What the app industry looks for in its job applicants is a workforce that combines software knowledge, art, math, creativity, writing, video gaming, education, composing and marketing. In other words, creating apps requires the combined skills of MIT, MTV and Madison Avenue.

The typical business school graduate need not apply. Law school might not be a good idea either.
A California company has perfected a means of replacing lawyers with “e-discovery” software that relies upon artificial intelligence. In the past, a company facing a complex major legal battle would hire a law firm that would bring in an army of lawyers and paralegals to review hundreds of stacks of documents at a cost that could exceed $2 million.
In contrast, Blackstone Discovery’s technology can thoroughly review and analyze 1.5 million documents for less than $100,000.
Beyond the huge cost savings, there’s another obvious advantage — no mistakes. One Blackstone company official told The New York Times: “People get bored. People get headaches. Computers don’t.”

In fact, the advancements in microchips and software technology are so extraordinary, you might need to be a Ph.D. to understand it.
According to a Yale Economics School calculation, between 1850 and 2006, the inflation-adjusted cost of performing a standard computational task did not fall by 100-fold or 1,000-fold. It dropped by at least 1.7 trillion-fold. And most of those gains came in the last 30 years.
As a result, it’s no wonder that many of us, particularly our kids and grandkids, will soon be performing jobs that are not even invented yet.

The subtitle to the Friedman/Mandelbaum book is telling: “How America fell behind in the world it invented and how we can come back.”
The IT revolution was launched in the United States with the creation of the transistor and communications satellites, followed by the personal computer and the cellphone.

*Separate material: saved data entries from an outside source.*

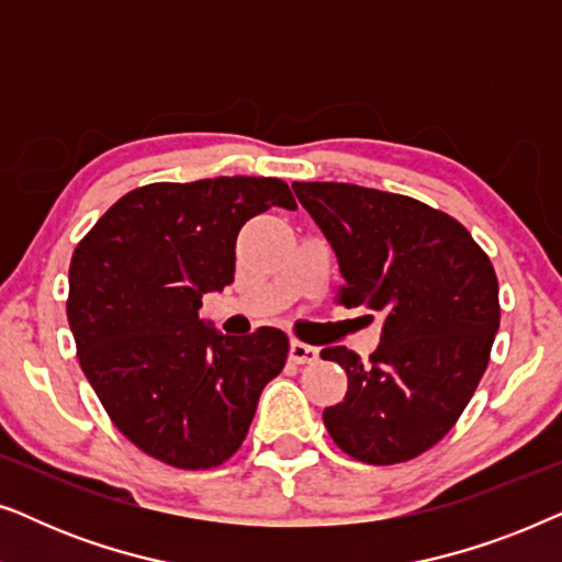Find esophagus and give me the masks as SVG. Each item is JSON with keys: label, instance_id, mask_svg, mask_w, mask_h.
<instances>
[{"label": "esophagus", "instance_id": "esophagus-1", "mask_svg": "<svg viewBox=\"0 0 562 562\" xmlns=\"http://www.w3.org/2000/svg\"><path fill=\"white\" fill-rule=\"evenodd\" d=\"M289 358L294 360V363H314V360H319V350L312 348V345L306 342H299V340H291L289 345Z\"/></svg>", "mask_w": 562, "mask_h": 562}]
</instances>
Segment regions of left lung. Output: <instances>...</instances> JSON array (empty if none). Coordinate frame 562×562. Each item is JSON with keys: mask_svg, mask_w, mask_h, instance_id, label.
<instances>
[{"mask_svg": "<svg viewBox=\"0 0 562 562\" xmlns=\"http://www.w3.org/2000/svg\"><path fill=\"white\" fill-rule=\"evenodd\" d=\"M342 273L337 302L383 314L371 358L333 345L348 394L322 419L360 463L394 465L450 432L488 366L498 281L471 233L417 199L356 183H291Z\"/></svg>", "mask_w": 562, "mask_h": 562, "instance_id": "obj_1", "label": "left lung"}]
</instances>
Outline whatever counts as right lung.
I'll return each instance as SVG.
<instances>
[{
    "label": "right lung",
    "mask_w": 562,
    "mask_h": 562,
    "mask_svg": "<svg viewBox=\"0 0 562 562\" xmlns=\"http://www.w3.org/2000/svg\"><path fill=\"white\" fill-rule=\"evenodd\" d=\"M271 206L296 210L281 179L150 183L112 204L74 250L66 312L81 371L114 427L173 468L235 456L260 391L286 363L281 329L229 337L199 317L202 296L235 279L240 227Z\"/></svg>",
    "instance_id": "obj_1"
}]
</instances>
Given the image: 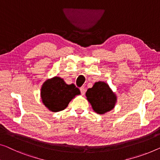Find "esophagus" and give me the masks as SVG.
I'll use <instances>...</instances> for the list:
<instances>
[{
    "instance_id": "34e87169",
    "label": "esophagus",
    "mask_w": 160,
    "mask_h": 160,
    "mask_svg": "<svg viewBox=\"0 0 160 160\" xmlns=\"http://www.w3.org/2000/svg\"><path fill=\"white\" fill-rule=\"evenodd\" d=\"M80 90L81 93H82V95H84L85 91H86V90H85V88L84 87H81V88H80Z\"/></svg>"
}]
</instances>
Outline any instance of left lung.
<instances>
[{
    "instance_id": "left-lung-1",
    "label": "left lung",
    "mask_w": 160,
    "mask_h": 160,
    "mask_svg": "<svg viewBox=\"0 0 160 160\" xmlns=\"http://www.w3.org/2000/svg\"><path fill=\"white\" fill-rule=\"evenodd\" d=\"M86 97L91 104L95 112L98 114H104L110 111L115 106L116 96L104 82H97L91 88L87 90Z\"/></svg>"
}]
</instances>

Then things really kicked into high gear with the BlackBerry, PalmPilot, iPod, iPad, iPhone, Kindle, Skype, apps, and cloud computing. Twitter, Facebook and 4G networks are as common as TVs and typewriters were in the last century.
Yet, these American-made advances gave entrepreneurs and CEOs across the globe the “tool kit” to compete with us and remove the barriers they previously faced due to politics and geography.

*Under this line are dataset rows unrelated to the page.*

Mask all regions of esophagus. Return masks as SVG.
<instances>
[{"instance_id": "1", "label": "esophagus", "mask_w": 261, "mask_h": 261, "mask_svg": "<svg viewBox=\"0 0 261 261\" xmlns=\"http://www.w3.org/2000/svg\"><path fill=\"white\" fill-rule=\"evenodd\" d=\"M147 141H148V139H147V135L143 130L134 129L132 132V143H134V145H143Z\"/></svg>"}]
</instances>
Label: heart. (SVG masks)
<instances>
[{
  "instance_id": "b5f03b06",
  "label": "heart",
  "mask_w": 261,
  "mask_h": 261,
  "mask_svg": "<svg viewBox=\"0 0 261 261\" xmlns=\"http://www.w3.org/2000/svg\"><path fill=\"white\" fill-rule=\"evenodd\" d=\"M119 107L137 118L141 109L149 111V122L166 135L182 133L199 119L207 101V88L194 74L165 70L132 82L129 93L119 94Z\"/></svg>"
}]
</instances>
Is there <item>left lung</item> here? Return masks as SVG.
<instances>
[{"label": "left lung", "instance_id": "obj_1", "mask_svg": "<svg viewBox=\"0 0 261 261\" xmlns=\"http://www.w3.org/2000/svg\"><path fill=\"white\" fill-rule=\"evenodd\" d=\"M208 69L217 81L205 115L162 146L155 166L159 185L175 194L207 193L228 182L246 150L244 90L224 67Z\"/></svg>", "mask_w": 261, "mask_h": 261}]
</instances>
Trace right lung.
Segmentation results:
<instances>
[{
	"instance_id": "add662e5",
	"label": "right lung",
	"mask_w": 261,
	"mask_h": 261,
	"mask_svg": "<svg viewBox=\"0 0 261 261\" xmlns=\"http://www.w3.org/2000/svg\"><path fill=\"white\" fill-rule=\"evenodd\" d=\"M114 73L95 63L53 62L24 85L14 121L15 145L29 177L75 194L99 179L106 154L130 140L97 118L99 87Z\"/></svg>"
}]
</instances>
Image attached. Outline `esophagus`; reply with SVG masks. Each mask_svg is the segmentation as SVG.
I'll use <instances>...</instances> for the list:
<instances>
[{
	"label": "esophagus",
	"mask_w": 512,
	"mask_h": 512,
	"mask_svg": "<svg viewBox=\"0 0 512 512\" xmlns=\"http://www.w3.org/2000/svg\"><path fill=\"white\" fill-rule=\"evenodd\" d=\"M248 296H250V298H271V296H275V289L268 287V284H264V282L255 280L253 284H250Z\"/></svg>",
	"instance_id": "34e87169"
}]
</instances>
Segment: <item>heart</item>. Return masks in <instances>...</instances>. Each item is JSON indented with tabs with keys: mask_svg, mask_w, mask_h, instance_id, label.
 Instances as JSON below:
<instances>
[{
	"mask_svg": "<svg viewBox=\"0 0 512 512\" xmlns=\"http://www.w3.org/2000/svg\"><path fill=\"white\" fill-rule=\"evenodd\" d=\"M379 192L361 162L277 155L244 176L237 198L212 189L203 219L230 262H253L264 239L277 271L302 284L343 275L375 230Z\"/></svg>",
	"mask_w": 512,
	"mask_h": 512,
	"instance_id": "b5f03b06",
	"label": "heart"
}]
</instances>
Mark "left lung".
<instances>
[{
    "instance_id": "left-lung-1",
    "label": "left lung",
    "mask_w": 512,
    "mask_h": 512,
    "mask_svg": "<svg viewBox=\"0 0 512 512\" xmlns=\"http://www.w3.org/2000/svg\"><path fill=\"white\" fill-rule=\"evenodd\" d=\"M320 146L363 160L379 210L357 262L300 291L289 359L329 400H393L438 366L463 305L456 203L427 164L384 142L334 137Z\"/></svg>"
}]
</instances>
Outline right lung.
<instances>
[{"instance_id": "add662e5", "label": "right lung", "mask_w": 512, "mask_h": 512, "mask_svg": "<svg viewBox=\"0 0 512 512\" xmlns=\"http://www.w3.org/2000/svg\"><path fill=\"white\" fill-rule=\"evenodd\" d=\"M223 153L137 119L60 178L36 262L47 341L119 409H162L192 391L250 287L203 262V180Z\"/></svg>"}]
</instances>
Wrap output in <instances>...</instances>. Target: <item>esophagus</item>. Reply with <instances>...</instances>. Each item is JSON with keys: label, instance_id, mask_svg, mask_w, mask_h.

Because of globalization and digitization, education is the key to the emerging economy, to our future prosperity, to our standing in the world.
Education and innovation have always been at the center of America’s formula for success. But in the 21st century, everything is moving much faster.
Public education at the elementary level was created to assist the nation’s agrarian society. At the dawn of the 20th century, only about 6 percent of teenagers graduated from high school. And only about 2 percent of those ages 18 to 24 were enrolled in a 2- or 4-year college. By the end of the century, 63 percent were headed straight from high school graduation to post-secondary education.

The next step is a nation in which the K-12 mentality is finally replaced by a K-14 approach to schooling — 12 years leading up to a high school diploma, followed by two years at a community college or vocational school. That should be the new minimum.
Without improvements to our mediocre education system, America will lose its competitive edge and repeat mistakes, such as those experienced in the solar power industry. The U.S. dominated this market just a few years ago but today roughly half of the solar panels in the world are made in China. Germany is No. 2 on the list. When Applied Materials, a Silicon Valley-based company set its sights on establishing the world’s largest commercial solar research and development center, it chose a site in China. It initially hired 330 people, one-third of whom had master’s or Ph.D. degrees.

In the 20th century — the American Century — such a facility would have been built without a second thought in the U.S. and would rely upon top-notch American scientists and engineers.
That used to be us. But we can be that again.